А между тем несомненно, князь Серпуховской – двойник того же графа Турбина-старшего, к которому Толстой относится так сочувственно. Оценка жизни двоится, художник как будто противоречит себе. Но противоречие это объяснить нетрудно. Толстой жадно любит жизнь «нутром и чревом», поэтому не может не любить «прекрасного зверя» даже и в человеке. Но чем дальше, тем сильнее Толстой начинает чувствовать, что отъединенная звериная сила жизни в человеке обусловливает как раз непрочность жизни. На плохо перепревшем навозе пышно и здорово растет грубый бурьян, но загнивает благородная лилия. То самое начало, которое могуче питает «прекрасного зверя», уродует и разрушает человека. Потому что сущность человека неизмеримо тоньше, глубже и светлее, чем сущность зверя.
VII
«Не ниже ангелов»
В одной из своих педагогических статей Толстой пишет:
«Здоровый ребенок родится на свет вполне удовлетворяя тем требованиям безусловной гармонии в отношении правды, красоты и добра, которые мы носим в себе… Во всех веках и у всех людей ребенок представлялся образцом невинности, безгрешности, добра, правды и красоты. Человек родится совершенным – есть великое слово, сказанное Руссо, и слово это, как камень, останется твердым и истинным».

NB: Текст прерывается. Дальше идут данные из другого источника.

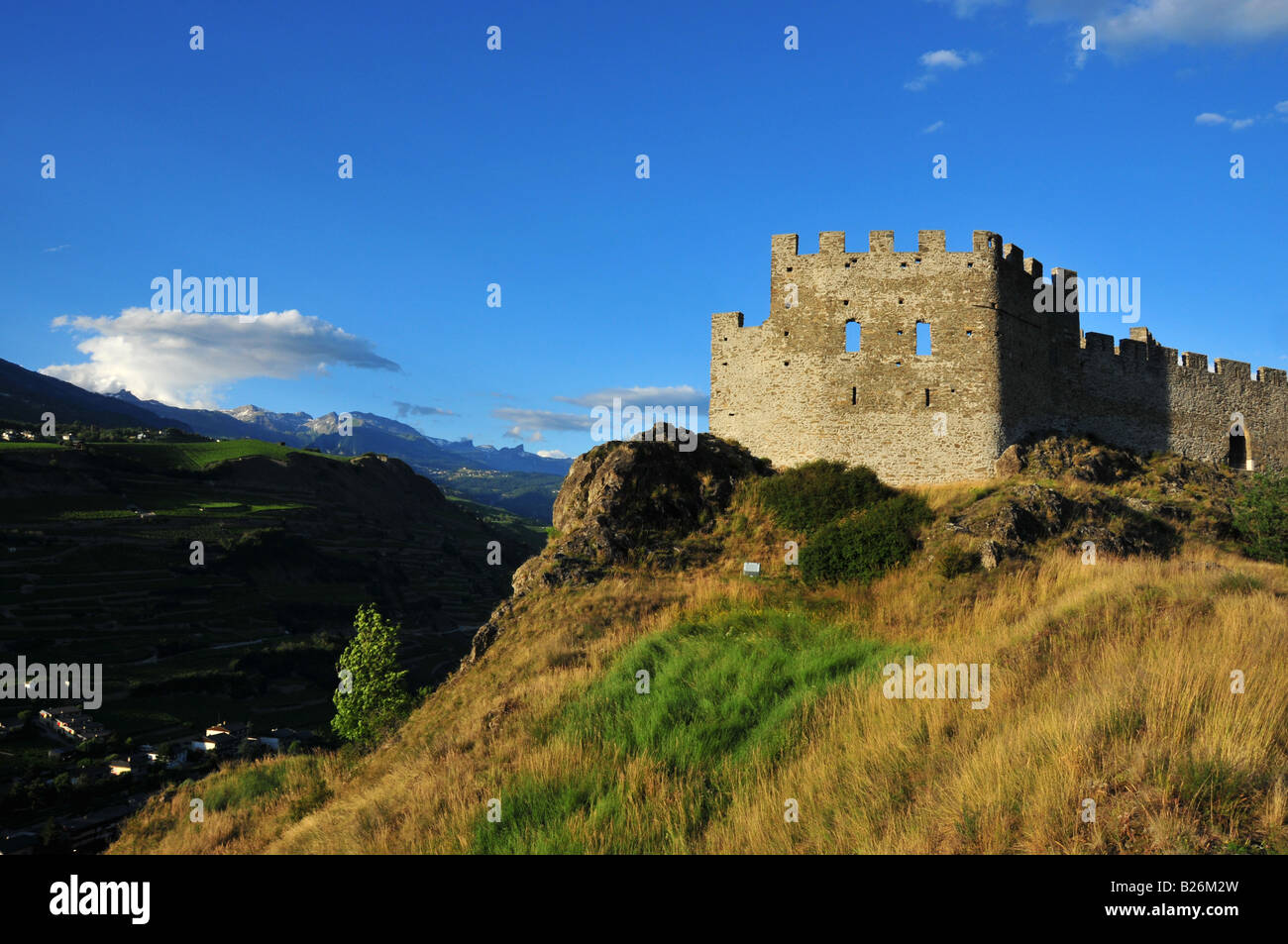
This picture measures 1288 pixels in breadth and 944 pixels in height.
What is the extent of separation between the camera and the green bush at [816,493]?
Result: 68.5ft

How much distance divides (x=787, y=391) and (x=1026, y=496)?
8656mm

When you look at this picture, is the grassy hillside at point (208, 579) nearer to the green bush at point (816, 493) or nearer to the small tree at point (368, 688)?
the small tree at point (368, 688)

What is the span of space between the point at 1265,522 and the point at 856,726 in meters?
21.9

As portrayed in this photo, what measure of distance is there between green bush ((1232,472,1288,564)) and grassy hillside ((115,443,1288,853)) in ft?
19.7

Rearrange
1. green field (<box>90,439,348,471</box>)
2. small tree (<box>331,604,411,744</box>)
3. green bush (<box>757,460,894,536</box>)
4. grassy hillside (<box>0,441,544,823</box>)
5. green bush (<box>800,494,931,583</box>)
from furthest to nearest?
green field (<box>90,439,348,471</box>), grassy hillside (<box>0,441,544,823</box>), small tree (<box>331,604,411,744</box>), green bush (<box>757,460,894,536</box>), green bush (<box>800,494,931,583</box>)

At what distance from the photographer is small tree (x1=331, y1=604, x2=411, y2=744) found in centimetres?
3462

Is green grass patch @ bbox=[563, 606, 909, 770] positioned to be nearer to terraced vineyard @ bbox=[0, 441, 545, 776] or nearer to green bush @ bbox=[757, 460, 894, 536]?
green bush @ bbox=[757, 460, 894, 536]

Наше воспитание, уродливая наша жизнь, уродливая оценка добра и зла калечат изначально прекрасную человеческую душу. Но все время ясно и призывно звучит в ней «непогрешимый, блаженный голос» и зовет человека к великим радостям, таким близким и доступным.
«Сделали себе подразделение в этом вечно движущемся, бесконечном, бесконечно перемешанном хаосе добра и зла, провели воображаемые черты по этому морю и ждут, что море так и разделится… Вот это-то воображаемое знание уничтожает инстинктивные, блаженнейшие, первобытные потребности добра в человеческой натуре… Один, только один есть у нас непогрешимый руководитель, всемирный дух, проникающий нас всех вместе и каждого, как единицу, влагающий в каждого стремление к тому, что должно; тот самый дух, который в дереве велит ему расти к солнцу, в цветке велит ему бросить семя к осени и в нас велит нам бессознательно жаться друг к другу».
В самых холодных, свирепых душах живет несознаваемо этот всемирный дух единения. Наступает миг, и, как сон, отходит от человека дурманящая власть обыденной жизни, и звучит в душе напоминающий голос великого духа. Пленного Пьера Безухова приводят к маршалу Даву, известному своею жестокостью.
«– Кто мне докажет, что вы не лжете?
– Ваше высочество! – вскрикнул Пьер не обиженным, но умоляющим голосом.
Даву поднял глаза и пристально посмотрел на Пьера. Несколько секунд они смотрели друг на друга, и этот взгляд спас Пьера. В этом взгляде, помимо всех условий войны и суда, между этими двумя людьми установились человеческие отношения. Оба они в эту минуту смутно перечувствовали бесчисленное количество вещей и поняли, что они оба дети человечества, что они братья».